Copy out each row below that contains the word "feet".
-------------------------
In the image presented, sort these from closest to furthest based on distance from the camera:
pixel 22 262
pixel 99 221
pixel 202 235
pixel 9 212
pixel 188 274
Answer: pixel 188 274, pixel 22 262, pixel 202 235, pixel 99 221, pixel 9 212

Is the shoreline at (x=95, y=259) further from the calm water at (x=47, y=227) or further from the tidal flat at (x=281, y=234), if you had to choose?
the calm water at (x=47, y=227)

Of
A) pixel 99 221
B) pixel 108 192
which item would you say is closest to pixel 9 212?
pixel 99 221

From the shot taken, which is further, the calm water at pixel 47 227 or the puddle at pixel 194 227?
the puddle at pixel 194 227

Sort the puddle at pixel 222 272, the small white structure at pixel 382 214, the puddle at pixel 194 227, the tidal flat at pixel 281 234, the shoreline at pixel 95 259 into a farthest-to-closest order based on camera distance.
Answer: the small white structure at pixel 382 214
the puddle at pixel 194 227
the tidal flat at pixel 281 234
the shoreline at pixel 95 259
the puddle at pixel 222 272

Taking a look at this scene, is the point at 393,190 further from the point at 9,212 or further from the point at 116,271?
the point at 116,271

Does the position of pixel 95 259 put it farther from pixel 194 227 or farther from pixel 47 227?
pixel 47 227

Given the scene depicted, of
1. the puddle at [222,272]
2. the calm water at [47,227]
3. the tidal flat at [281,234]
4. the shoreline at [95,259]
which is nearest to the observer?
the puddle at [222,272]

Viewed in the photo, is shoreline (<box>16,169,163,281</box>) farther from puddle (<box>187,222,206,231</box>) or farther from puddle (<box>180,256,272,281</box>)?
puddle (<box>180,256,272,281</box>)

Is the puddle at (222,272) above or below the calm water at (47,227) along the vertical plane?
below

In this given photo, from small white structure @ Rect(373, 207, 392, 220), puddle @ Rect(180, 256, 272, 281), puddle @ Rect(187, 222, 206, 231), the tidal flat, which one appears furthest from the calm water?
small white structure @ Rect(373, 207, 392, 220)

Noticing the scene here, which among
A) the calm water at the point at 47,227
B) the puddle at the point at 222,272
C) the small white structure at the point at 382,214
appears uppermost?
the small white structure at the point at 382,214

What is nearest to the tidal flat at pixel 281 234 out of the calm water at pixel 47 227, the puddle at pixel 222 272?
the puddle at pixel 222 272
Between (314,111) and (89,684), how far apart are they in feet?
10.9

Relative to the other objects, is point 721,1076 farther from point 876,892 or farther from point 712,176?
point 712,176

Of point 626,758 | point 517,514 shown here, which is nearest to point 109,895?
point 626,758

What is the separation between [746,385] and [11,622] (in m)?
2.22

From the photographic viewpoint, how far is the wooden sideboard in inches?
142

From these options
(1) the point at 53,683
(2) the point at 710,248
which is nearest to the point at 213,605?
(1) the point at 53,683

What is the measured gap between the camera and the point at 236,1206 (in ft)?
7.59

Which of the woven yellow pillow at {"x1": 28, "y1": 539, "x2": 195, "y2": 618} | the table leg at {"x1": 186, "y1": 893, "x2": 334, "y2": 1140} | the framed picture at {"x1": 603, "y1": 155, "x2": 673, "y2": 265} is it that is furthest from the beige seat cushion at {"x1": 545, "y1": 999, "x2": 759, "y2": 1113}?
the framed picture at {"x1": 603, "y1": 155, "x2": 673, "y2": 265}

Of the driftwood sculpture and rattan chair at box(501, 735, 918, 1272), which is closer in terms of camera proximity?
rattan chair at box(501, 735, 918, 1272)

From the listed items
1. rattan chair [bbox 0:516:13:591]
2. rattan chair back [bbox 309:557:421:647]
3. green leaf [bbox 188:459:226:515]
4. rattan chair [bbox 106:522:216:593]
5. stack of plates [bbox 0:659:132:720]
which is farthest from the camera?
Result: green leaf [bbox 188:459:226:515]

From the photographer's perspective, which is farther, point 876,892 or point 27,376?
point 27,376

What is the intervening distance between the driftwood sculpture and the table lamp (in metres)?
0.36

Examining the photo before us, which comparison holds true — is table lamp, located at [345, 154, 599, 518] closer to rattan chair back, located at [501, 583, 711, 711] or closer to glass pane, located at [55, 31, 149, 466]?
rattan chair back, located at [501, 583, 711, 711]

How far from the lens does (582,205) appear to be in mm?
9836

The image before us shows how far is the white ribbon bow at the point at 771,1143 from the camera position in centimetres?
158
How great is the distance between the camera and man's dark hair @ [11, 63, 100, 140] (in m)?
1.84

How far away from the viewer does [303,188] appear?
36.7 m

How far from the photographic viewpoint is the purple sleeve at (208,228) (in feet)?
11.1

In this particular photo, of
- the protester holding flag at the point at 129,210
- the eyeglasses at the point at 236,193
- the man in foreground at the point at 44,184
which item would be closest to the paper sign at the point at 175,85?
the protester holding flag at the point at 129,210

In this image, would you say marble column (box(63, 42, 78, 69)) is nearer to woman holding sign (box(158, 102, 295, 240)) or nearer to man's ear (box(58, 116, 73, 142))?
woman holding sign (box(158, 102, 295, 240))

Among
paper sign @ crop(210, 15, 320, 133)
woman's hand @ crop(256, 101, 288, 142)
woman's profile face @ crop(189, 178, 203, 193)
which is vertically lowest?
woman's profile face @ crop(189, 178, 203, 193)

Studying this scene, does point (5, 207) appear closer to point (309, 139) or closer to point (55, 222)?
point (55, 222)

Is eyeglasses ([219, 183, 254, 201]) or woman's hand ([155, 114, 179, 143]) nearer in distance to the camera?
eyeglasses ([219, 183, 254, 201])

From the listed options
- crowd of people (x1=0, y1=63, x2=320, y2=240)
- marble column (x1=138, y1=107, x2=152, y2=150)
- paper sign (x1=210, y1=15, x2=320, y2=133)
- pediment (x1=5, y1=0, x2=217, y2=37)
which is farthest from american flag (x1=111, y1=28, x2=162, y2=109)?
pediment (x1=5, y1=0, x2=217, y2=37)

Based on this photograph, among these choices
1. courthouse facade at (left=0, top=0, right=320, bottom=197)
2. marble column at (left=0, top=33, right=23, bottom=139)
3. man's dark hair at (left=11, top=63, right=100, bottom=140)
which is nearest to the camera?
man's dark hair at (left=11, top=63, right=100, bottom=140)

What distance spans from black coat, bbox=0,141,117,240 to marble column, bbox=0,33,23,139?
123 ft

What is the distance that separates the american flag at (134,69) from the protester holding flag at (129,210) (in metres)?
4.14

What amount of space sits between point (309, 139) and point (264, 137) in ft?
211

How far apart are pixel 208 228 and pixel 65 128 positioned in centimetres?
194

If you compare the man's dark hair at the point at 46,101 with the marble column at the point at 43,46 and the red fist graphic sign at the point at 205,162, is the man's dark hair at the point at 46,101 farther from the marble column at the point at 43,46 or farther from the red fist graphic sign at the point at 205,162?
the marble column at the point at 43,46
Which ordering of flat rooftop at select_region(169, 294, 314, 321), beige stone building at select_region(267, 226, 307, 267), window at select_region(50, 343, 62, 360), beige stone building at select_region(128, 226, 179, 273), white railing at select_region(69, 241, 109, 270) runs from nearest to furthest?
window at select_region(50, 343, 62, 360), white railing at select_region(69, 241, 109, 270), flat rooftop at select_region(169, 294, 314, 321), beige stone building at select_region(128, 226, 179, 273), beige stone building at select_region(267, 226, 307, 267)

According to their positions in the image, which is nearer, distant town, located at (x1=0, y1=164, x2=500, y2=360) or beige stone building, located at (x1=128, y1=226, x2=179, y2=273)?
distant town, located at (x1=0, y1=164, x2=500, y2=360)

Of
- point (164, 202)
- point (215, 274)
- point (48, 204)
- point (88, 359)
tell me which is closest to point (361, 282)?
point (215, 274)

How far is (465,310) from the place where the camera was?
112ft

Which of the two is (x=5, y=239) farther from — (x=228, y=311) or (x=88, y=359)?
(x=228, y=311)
-------------------------
SOLVED EXERCISE:
Between (314,111) and (89,684), how far apart are they in feet?
How far from the photographic viewpoint is the purple sleeve at (208,228) (in feet)?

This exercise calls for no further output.